Ter-se conseguido este reconhecimento é algo da maior importância, não apenas para o Alentejo, mas também para Portugal.
Deve-se uma palavra de gratidão à legião de voluntários que está por detrás desta candidatura, agora coroada de êxito.
A classificação reveste-se de especial significado para a Diocese de Beja, já que é no seu território que se situa o coração do “cante”. Por outro lado, a própria Diocese, através dos seus padres e leigos, colaborou muito ativamente na recuperação deste património, de profunda ressonância espiritual, cujas raízes religiosas emergem com grande força.

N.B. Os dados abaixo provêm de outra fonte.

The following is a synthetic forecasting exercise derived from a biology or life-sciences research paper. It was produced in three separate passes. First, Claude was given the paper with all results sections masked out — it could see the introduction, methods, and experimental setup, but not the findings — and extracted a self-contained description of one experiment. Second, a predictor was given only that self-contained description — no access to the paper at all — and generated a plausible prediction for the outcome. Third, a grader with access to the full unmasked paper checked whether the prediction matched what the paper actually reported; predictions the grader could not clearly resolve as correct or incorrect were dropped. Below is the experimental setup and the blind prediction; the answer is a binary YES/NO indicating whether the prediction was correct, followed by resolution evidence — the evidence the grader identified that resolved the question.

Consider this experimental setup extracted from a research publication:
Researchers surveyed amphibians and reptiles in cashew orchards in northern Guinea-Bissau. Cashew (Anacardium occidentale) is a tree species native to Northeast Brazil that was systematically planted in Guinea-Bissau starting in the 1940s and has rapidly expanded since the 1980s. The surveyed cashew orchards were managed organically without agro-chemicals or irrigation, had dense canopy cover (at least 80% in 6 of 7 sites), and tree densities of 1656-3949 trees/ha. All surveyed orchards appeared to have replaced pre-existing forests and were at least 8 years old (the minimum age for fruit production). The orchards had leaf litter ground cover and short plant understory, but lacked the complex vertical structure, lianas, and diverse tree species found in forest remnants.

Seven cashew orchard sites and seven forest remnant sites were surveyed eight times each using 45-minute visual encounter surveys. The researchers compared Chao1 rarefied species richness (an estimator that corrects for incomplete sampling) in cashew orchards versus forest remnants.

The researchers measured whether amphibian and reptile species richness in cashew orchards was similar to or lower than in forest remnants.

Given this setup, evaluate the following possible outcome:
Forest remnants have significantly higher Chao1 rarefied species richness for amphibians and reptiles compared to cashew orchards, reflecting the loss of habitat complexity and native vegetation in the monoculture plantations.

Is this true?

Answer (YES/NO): NO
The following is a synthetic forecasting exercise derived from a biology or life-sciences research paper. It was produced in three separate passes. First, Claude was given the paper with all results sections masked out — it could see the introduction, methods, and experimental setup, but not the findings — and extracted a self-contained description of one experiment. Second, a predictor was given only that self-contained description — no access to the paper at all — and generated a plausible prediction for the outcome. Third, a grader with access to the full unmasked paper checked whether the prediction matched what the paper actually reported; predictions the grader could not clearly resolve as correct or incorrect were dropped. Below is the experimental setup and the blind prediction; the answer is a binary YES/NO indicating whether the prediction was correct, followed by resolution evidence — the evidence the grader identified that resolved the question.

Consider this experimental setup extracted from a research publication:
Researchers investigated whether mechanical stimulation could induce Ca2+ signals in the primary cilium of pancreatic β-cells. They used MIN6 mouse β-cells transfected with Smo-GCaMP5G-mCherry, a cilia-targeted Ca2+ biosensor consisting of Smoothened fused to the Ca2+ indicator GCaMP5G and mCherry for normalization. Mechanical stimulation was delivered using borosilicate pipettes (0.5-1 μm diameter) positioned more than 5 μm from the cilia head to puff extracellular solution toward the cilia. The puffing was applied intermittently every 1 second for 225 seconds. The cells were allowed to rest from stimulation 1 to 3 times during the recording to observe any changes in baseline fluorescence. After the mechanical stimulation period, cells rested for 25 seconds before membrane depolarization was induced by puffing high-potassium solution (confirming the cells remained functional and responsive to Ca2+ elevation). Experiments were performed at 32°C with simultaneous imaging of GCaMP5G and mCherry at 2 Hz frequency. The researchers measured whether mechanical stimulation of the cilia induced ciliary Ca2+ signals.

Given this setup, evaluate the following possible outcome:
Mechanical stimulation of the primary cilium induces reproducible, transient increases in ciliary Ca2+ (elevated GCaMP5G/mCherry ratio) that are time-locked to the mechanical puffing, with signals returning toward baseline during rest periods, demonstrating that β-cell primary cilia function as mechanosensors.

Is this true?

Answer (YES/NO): NO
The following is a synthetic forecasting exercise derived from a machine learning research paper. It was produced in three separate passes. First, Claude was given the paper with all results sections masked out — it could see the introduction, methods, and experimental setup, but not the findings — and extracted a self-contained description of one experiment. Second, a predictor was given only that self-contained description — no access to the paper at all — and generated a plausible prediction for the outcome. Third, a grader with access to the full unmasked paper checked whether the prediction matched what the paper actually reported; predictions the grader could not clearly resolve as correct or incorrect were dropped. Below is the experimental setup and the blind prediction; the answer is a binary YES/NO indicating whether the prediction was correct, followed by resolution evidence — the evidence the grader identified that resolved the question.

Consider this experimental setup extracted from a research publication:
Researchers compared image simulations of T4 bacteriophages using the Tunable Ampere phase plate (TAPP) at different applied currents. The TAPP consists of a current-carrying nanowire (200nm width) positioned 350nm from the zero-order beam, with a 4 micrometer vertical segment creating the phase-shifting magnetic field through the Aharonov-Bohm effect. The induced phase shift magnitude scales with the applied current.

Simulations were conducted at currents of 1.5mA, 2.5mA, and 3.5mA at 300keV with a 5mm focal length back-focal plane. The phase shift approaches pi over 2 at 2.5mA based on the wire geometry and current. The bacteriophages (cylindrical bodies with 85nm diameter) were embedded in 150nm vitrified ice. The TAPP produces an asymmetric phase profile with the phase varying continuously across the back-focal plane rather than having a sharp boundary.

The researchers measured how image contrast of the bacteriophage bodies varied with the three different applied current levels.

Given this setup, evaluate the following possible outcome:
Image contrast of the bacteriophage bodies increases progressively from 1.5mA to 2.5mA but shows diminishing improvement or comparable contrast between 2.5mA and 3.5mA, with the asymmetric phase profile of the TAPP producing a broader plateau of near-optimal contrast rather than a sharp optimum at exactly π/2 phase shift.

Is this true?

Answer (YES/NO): NO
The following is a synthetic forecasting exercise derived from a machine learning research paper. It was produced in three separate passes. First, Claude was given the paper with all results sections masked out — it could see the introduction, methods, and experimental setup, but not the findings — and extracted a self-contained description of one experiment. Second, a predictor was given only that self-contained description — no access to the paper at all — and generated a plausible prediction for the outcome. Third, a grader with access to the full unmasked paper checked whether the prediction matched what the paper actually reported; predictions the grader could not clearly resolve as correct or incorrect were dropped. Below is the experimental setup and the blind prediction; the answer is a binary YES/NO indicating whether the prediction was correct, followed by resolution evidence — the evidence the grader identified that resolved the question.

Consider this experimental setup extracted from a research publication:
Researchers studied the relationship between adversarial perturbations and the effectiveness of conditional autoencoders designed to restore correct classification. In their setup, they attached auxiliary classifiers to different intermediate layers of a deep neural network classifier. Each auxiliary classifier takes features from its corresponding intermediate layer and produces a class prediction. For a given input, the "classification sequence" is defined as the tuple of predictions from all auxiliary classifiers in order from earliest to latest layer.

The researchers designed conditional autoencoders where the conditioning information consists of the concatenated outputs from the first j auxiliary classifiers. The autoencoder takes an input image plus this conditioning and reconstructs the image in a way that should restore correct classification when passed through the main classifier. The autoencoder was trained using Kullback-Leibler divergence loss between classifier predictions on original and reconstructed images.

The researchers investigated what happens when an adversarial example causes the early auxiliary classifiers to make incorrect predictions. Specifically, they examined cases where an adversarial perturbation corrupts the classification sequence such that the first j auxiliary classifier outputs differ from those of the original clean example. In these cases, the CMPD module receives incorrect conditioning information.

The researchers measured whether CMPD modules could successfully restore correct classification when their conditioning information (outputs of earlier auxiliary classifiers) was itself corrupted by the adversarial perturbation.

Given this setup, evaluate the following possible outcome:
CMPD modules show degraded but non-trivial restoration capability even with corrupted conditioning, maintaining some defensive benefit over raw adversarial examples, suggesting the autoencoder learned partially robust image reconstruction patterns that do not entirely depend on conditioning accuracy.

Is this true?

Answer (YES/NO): NO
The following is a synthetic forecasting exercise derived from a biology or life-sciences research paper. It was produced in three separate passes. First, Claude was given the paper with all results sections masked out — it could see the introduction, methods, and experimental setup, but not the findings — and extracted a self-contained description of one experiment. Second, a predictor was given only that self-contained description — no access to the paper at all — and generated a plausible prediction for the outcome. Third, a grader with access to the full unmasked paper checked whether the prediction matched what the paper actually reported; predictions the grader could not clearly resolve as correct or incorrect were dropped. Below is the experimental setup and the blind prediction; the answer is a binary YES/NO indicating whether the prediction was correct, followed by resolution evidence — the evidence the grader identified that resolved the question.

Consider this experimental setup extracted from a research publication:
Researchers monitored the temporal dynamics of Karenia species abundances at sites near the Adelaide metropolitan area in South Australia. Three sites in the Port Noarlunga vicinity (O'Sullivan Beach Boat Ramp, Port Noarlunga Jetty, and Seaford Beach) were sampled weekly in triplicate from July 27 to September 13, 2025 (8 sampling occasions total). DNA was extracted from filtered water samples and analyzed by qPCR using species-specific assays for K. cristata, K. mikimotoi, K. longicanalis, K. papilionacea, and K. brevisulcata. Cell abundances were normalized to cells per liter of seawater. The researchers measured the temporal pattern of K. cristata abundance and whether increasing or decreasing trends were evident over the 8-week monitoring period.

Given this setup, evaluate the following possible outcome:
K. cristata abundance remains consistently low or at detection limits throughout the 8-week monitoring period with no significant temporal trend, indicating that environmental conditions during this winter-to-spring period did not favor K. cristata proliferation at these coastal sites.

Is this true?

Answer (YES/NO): NO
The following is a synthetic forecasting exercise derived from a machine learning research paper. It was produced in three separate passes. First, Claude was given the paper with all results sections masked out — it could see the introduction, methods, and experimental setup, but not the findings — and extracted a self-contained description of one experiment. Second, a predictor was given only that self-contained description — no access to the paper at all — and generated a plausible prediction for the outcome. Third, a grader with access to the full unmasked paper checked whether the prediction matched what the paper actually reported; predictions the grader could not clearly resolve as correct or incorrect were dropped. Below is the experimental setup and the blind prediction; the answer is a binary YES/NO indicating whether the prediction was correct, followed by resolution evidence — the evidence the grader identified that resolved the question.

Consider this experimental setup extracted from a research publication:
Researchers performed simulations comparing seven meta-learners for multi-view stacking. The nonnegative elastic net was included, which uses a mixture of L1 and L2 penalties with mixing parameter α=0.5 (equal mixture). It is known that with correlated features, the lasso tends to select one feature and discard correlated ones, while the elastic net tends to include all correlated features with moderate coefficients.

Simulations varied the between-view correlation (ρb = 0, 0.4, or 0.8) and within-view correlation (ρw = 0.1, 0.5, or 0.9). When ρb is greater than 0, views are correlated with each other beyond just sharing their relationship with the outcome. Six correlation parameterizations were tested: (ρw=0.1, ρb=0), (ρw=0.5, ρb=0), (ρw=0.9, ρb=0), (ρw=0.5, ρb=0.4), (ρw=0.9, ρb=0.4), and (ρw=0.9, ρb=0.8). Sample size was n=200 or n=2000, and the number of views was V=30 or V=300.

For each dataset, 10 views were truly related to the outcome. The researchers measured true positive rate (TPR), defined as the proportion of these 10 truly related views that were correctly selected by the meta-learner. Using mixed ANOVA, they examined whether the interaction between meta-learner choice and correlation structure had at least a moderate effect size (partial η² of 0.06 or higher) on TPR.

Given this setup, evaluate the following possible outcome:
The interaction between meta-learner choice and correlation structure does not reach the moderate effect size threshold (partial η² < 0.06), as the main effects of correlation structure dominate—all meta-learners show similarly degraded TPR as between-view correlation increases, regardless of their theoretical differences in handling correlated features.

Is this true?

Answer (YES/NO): NO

Se o “cante” não deriva, como tudo parece indicar, da liturgia medieval, pelo menos foi por ela fortemente influenciado.
Isto foi devidamente considerado por alguns especialistas na matéria, como o Padre António Marvão, hoje injustamente algo esquecido, que dedicou muitas décadas de trabalho ao "cante", sobre ele escrevendo coletâneas e ensaios, de primordial importância para a investigação do assunto, ou, mais recentemente, o Padre António Cartageno e o Cónego António Aparício, que reintroduziram, na década de 1980, o “cante” na vida litúrgica e devocional das nossas comunidades.
A matriz cristã perpassa todo o património do “cante”. São cristãos os valores por ele difundidos: o culto do Deus Menino, a importância da família e da comunidade, o bem coletivo, o sentido da justiça, o apego à terra e às origens, a dignidade humana, a comunhão com a natureza. Outros valores são caracteristicamente portugueses, e logo alentejanos, como a saudade. Há também reflexos da vida contemporânea, como a tristeza perante o exílio, cantada com notas sentimentais que lembram os Salmos.
Sentem-se nisto os ecos da pregação das ordens mendicantes, cujos missionários – franciscanos, carmelitas, dominicanos – deixaram fortes marcas no Alentejo. Mas outras ordens, entre elas a dos eremitas de São Paulo, presente em Serpa, podem ter tido também grande influência. A tradição do cantochão e as salmodias medievais moldaram indiscutivelmente a herança do “cante”.
Sem o legado da Igreja, torna-se incompreensível a profundidade antropológica deste legado estético.
Desde os seus primórdios, em 1984, que o Departamento do Património Histórico e Artístico da Diocese de Beja tem feito questão de inserir sempre o cante em todas as suas atividades culturais.